Both of these lines invoke undefined behaviour. You cannot modify the value of a variable more than once in a single statement (++ modifies once, operator = modifies twice).

So the fact that you get different values is unsurprising.

Dean Harding 2010-05-28 06:37:58

`operator++` and `operator=` applied here to two different variables in each case. There's no UB.

Kirill V. Lyadvinsky 2010-05-28 06:41:35

@Kirill V. Lyadvinsky: There is undefined behaviour for both the pointer and iterator case as there is a possible sequencing of the operations were there is no intervening sequence point between the read of the value of `it` (or `p`) for the `*` operator on the RHS of the assignment and the increment operation on the LHS of the assignment.

Charles Bailey 2010-05-28 06:45:22

Whatever the case, the lines are certainly confusing and I wouldn't want to see it written like that anyway :-)
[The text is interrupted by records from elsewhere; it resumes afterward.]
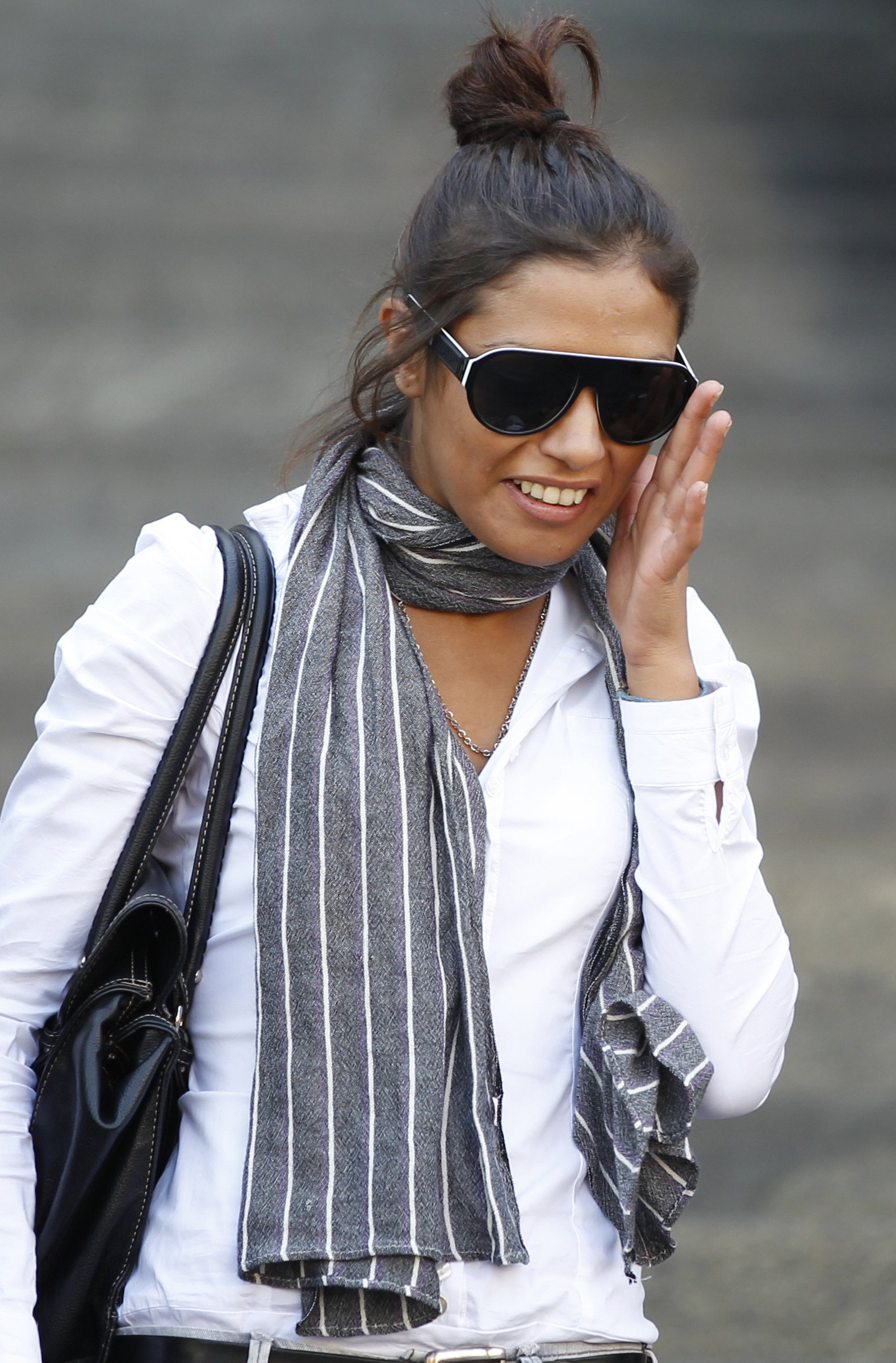 """FILE - In this Monday, Oct. 3, 2011 file photo, Imane Fadil smiles as she leaves the court in Milan, Italy. Italy prosecutors have opened an investigation into the death of a Moroccan model who testified in one of the inquiries linked to ex-Premier Silvio Berlusconi's """"bunga bunga"""" parties. Citing Milan prosecutor Francesco Greco, Italian news agency ANSA reported that Imane Fadil died March 1 at a Milan hospital, where she had been treated since Jan. 29 exhibiting """"symptoms of poisoning."""" (AP Photo/Luca Bruno, File)"""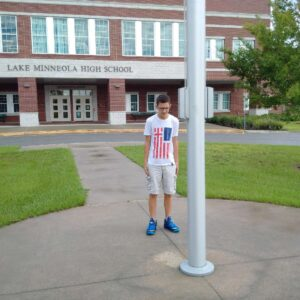 The Boy Who Stood at The Flag Pole Alone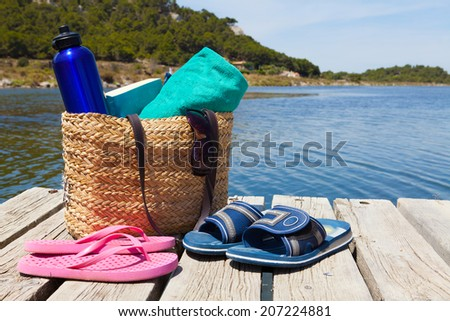 With a book and swimming suits on the wooden pier at the swimming lake - stock photo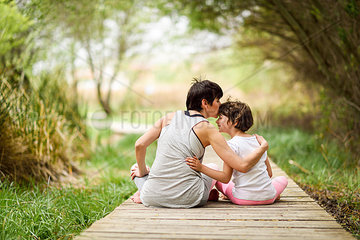 Rear view of mother kissing daughter on boardwalk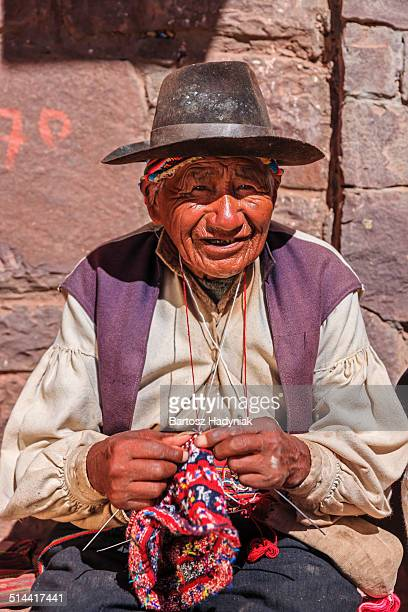 Old man knitting on Taquile Island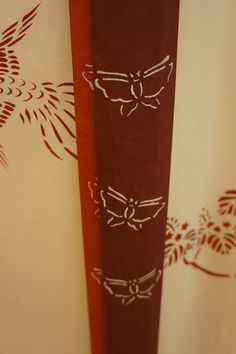 A close up of the pattern on a heian era curtained bed.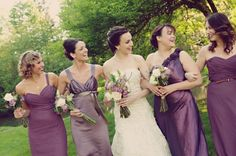 Variety of purple bridesmaid dresses- ranging in shade and material.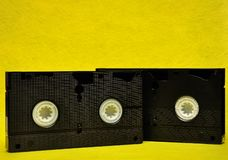 Video cassettes. Isolated on a yellow background royalty free stock photo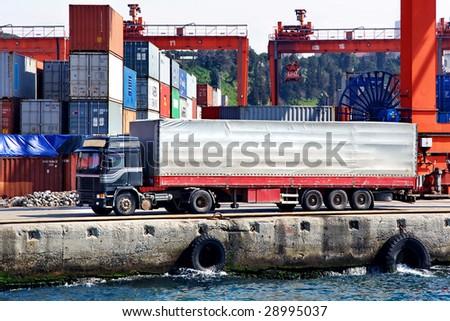 Transportation truck in port - stock photo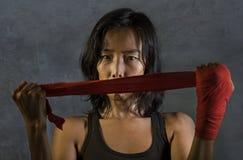 Il ritratto della donna cinese asiatica del combattente sportivo ed adatto che per mezzo del polso avvolge lo spostamento prima c immagine stock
Dean Harding 2010-05-28 06:47:25

@Charles Bailey, changing the same variable twice in between two sequence points is UB. Here is only one change. I think the problem is that the order of compute arguments of the function `operator=` is unspecified.

Kirill V. Lyadvinsky 2010-05-28 06:49:37

@Kirill V. Lyadvinsky: Reading (except to determine the value to be written) and writing the same variable without an intervening sequence point also causes UB.

Charles Bailey 2010-05-28 06:59:31

@Kirill V. Lyadvinsky: For clarity, I am, of course, talking about the write to `it` implied by the `++` not the write implied by the assignment which isn't directly to `it`.

Charles Bailey 2010-05-28 07:17:48

For the `char*` case, we have undefined behavior due to `*` being applied twice in combination with `++`; for the `std::string::iterator` case, we might merely have *unspecified* evaluation order of those same operators. If the iterator type is a user-defined type and not merely an alias for `char*`, then the overloaded operators are functions and thus there are more sequence points. But even though it's defined, it still might not yield the desired results.

Rob Kennedy 2010-05-28 07:24:54

@Rob Kennedy: Even in the iterator case where there are more sequence points, there are valid orderings of sub-exressions where `it++` and `*it` are not separated by a sequence point and 5 / para 8 says that this means that you have UB.

Charles Bailey 2010-05-28 07:28:56

Answer 2

+2 A:

The grammar works exactly the same for pointers and iterators. The operations implied by operators are turned into function calls for objects of class type (such as most iterators).

The issue with your code isn't with operator precedence though, in both of these lines there is no sequencing between the increment operation and the second read of the same variable that is incremented elsewhere in the statement. Because of this, you have undefined behaviour so he might see any behaviour from your program including the results that you are seeing.

*p++ = tolower(*p);

*it++ = tolower(*it);

You need to reformulate this statement in a way in which the sequencing is defined. I'm guessing that you want something like this.

char c = tolower(*p);
*p++ = c;

Charles Bailey 2010-05-28 06:40:10

+1: your addon works, but i've vague undestanding why

oraz 2010-05-28 07:04:43

Rationale for downvote, anyone?

Charles Bailey 2010-05-28 07:14:50

+1 for good suggestion. May be it's wrong suggestion in the end, but it's helpful. Consider to add links to the Standard.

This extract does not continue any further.